Using gdb(1), ps(1) and watch(1) to debug memory leaks<Posted by Michael Shuldman, Inferno Nettverk A/S, Norway on Fri May 9 14:05:10 MEST 2014
Even though we use automated tools for helping us detect when and where memory leaks occur, like the excellent Valgrind system, as well as commercial static analysis systems, none of the external tools used were able to warn about a problem we recently had.
Fortunately the problem was however detected by our in-house test system, rather than a customer when our test system started generating messages like this:
td/server_hup FAIL: socksify:memleak: possible memory leak, see _showcpu.LOG for process output memcheck: warning: possible memory leak in sockd-michaels (pid 6439): increase in 40.00% of 15 values in 123s
While not all that helpful for debugging, it does tell us that a memory usage is increasing for a specific process.
There are a lot of servers in the world where memory usage is expected to go up and down during the lifetime of one or more process.
Due to some high-level design decisions done by us (which one can argue for or against, at another time) this is not something we normally expect in our own software however, not even in that software which runs on vanilla UNIX system rather than custom built embedded devices.
This particular test, the td/server_hup test, was repeatedly sending SIGHUP signals to our server, causing it to reload the same config file over and over again.
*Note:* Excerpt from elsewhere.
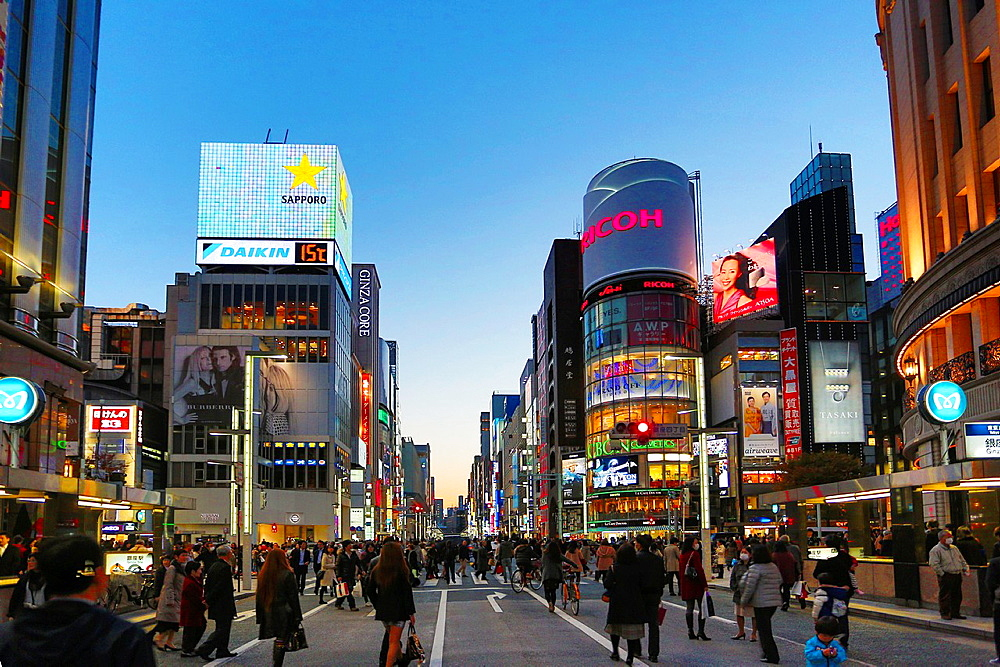 Japan, Tokyo City ,Ginza District, Chuo Avenue. - 817-464171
Since it was the same config file that was reloaded, and nothing else was happening, we would expect the memory usage to remain fairly constant during this test. The same should be the case for most of our other tests, even tests where many things were happening. This test was however chosen for debugging this the problem since debugging should be easier when less things were happening.
Since a considerable increase in memory usage was detected by the test, causing the test to fail, there was likely a problem here.
After making sure neither Valgrind nor the commercial static analyser software we use reported any problems related to this, we had to start with some considerable more primitive debugging.
Debugging: gdb(1), ps(1), and watch(1)
First I verified that I could observe the problem manually with ps(1). I started our server, ran `ps -p <pid of server', and then sent the server some SIGHUP signals, noting that the VSZ and RSS values increased after each SIGHUP.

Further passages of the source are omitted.